# Your task
Copy each line below in which the word "identify" occurs.

Stored items

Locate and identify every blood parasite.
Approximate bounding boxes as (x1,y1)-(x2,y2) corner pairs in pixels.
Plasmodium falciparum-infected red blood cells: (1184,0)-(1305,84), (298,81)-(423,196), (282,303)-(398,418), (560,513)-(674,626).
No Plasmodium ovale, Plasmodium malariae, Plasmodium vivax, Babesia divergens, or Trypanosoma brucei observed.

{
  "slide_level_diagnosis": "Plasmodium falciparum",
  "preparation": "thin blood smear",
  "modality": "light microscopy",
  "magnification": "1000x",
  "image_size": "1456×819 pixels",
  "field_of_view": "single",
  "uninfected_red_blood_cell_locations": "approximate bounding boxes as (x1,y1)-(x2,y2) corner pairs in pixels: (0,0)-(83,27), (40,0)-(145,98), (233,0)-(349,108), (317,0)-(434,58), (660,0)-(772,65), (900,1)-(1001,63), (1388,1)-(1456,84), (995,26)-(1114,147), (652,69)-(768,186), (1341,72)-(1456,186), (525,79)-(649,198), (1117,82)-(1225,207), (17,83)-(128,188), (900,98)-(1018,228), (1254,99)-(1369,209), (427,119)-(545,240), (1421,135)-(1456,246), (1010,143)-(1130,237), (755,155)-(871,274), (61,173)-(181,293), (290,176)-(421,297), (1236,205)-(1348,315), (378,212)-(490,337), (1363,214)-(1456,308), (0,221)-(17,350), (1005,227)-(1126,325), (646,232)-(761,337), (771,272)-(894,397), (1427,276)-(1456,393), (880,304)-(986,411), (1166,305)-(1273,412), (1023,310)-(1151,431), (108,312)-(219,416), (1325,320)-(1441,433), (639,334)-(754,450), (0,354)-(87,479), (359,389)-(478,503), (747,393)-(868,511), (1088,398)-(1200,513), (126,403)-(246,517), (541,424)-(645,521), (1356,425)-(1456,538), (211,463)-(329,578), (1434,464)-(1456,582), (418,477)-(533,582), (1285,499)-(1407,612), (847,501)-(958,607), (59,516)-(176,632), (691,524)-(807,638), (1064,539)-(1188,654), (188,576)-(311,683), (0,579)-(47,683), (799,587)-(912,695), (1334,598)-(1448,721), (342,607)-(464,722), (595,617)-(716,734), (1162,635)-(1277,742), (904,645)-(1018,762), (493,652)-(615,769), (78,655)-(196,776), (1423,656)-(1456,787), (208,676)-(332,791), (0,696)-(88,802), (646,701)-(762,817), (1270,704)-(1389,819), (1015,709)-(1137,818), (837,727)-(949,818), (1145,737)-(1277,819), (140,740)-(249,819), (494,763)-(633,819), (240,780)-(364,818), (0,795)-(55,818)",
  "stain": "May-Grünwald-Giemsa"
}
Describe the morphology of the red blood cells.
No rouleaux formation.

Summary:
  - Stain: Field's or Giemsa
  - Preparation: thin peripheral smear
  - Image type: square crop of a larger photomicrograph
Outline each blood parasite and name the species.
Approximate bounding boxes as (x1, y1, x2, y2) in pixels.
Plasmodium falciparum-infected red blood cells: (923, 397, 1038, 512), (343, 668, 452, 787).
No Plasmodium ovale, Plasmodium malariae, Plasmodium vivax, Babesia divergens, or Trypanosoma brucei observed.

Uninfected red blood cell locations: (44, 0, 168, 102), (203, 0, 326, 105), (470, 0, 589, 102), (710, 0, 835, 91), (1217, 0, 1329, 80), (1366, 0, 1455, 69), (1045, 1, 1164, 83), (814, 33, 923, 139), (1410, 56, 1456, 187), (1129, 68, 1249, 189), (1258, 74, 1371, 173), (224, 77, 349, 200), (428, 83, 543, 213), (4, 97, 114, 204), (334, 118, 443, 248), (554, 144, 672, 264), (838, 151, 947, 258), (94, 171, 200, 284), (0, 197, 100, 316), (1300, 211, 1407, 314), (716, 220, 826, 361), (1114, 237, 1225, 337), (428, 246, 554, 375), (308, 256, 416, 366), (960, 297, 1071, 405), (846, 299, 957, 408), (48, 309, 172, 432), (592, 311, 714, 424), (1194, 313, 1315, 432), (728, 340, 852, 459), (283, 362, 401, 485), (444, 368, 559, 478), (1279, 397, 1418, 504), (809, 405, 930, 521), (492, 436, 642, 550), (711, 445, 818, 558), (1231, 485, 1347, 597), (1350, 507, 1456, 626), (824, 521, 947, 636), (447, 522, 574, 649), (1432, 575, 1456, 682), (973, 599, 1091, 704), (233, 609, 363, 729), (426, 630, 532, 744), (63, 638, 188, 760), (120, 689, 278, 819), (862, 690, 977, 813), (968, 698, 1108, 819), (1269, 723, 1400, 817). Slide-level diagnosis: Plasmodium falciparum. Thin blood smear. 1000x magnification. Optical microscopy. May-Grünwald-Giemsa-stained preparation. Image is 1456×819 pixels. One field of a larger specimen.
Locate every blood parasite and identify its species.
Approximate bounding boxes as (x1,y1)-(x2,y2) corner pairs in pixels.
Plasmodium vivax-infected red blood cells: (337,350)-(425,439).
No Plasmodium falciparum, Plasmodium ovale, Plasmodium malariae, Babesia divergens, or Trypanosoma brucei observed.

# Solution to this task
Locate and identify every blood parasite.
Locate every blood parasite and identify its species.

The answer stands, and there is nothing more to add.